Lissamine green dye stains dead and degenerative cells (Figure). So in everyday practice we can diagnose inflammation of the ocular surface by simply using lissamine green dye.1,2 It is also helpful to assess the lid margin. If the lid margin line is irregular, the correct type of eyelid margin disease can be diagnosed. Lissamine green dye can also be used to stain the bulbar conjunctiva to see damage at that level, which can aide in the diagnosis of other ocular surface inflammatory diseases, such as limbal keratoconjunctivitis.
Figure. Ocular surface staining with a new formulation of lissamine green (Lissagreen, Polifarma). The conjunctival staining in the eye correlates with ocular surface inflammation indicative of chronic dry eye. This eye was treated with topical antiinflammatory drops.

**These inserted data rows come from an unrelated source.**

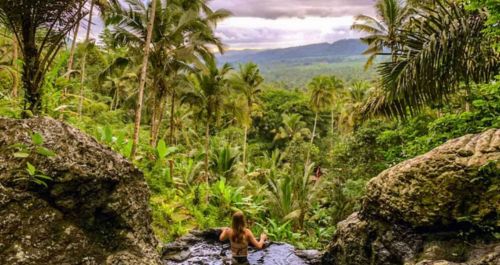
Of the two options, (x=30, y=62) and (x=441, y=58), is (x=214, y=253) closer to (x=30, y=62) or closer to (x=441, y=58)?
(x=30, y=62)

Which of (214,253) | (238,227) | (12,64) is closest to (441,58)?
(238,227)

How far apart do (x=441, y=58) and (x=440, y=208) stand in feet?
7.63

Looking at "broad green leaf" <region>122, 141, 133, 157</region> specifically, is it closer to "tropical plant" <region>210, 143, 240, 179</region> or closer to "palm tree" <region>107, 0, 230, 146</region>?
"palm tree" <region>107, 0, 230, 146</region>

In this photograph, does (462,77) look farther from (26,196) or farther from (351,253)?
(26,196)

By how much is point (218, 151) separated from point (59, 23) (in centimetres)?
1955

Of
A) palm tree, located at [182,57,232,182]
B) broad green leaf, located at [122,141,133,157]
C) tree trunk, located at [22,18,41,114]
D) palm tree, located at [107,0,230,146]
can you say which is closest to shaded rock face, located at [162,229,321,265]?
broad green leaf, located at [122,141,133,157]

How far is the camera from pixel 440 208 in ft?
18.8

No. 5: Consider the inflammation. Careful consideration of the inflammatory component of DED is essential. A variety of systems can be used to measure ocular surface inflammation, but all have limitations. A combination of impression cytology to collect cells with measurement of inflammation markers and flow cytometry is the most effective technique to quantify the level of inflammation on the ocular surface. Unfortunately, the procedure has limitations, including high cost and the need to collaborate with an immunology laboratory or other facility with a flow cytometer. Other methods include matrix metallopeptidase-9 (MMP-9) evaluation and measurement of tear osmolarity. MMP-9 testing is easy to perform, but it provides only qualitative results. Tear osmolarity is an indirect marker of inflammation, and its pros and cons have been described in the literature.
CONCLUSION
Using even basic diagnostic principles like questioning and observing the patient’s habits, staining the ocular surface with vital dyes, and considering the inflammatory component of DED can be extremely helpful in guiding effective treatment of DED.
1. Yang S, Lee HJ, Kim DY, Shin S, Barabino S, Chung SH. The use of conjunctival staining to measure ocular surface inflammation in patients with dry eye. Cornea. 2019;38:698-705.
2. Hamrah P, Alipour F, Jiang S, Sohn JH, Foulks GN. Optimizing evaluation of lissamine green parameters for ocular surface staining. Eye. 2011;25:1429-1434.